A study published in Annals of the Rheumatic Diseases illustrated that immediate switching from upadacitinib to adalimumab, or vice versa appears to be safe and effective in rheumatoid arthritis individuals having nonresponse or incomplete response to initial treatment.

A study (SELECT-COMPARE) was conducted to investigate the safety and efficacy of switch from upadacitinib (tumor necrosis factor inhibitor) to adalimumab (Janus kinase inhibitor) or vice versa in individuals suffering from rheumatoid arthritis having non-response or incomplete-response to the initial therapeutic intervention.

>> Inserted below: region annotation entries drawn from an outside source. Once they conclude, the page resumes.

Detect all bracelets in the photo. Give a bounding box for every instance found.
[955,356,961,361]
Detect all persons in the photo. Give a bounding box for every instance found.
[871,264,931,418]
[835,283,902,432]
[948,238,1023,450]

Participants were randomly assigned to either 15 mg of upadacitinib once daily (n=651), placebo (n=651), or 40 mg adalimumab every other week (n=327). A treat-to-target strategy was executed, with blinded rescue occurring before week 26 for individuals who did not attain at least 20% improvement in both swollen and tender joint counts (non-responders) and at week 26 based on Clinical Disease Activity Index (CDAI) >10 (incomplete-responders) without washout.

Overall, 39 % (252/651) and 49 % (159/327) of participants initially randomized to upadacitinib and adalimumab were rescued to the alternate treatment. Remarkable improvements in disease activity at three and six months after rescue were observed in both the switch groups (adalimumab to upadacitinib and vice versa) and in incomplete and non-responders.

In both the incomplete and non-responder groups, more subjects were found to attain therapeutic goals of low disease activity and remission following a blinded switch in the mechanism of action. At six months following the switch, the percentage of non-responders and incomplete-responders attaining CDAI low disease activity and remission who switched to adalimumab and upadacitinib is depicted in the following figure:


ADA, Adalimumab; LDA, Low disease activity; UPA, Upadacitinib; CDAI, Clinical Disease Activity Index

About 5% of rescued subjects witnessed worsening in disease activity at six months’ post switch. The adverse events frequency illustrated similarity between the switch groups.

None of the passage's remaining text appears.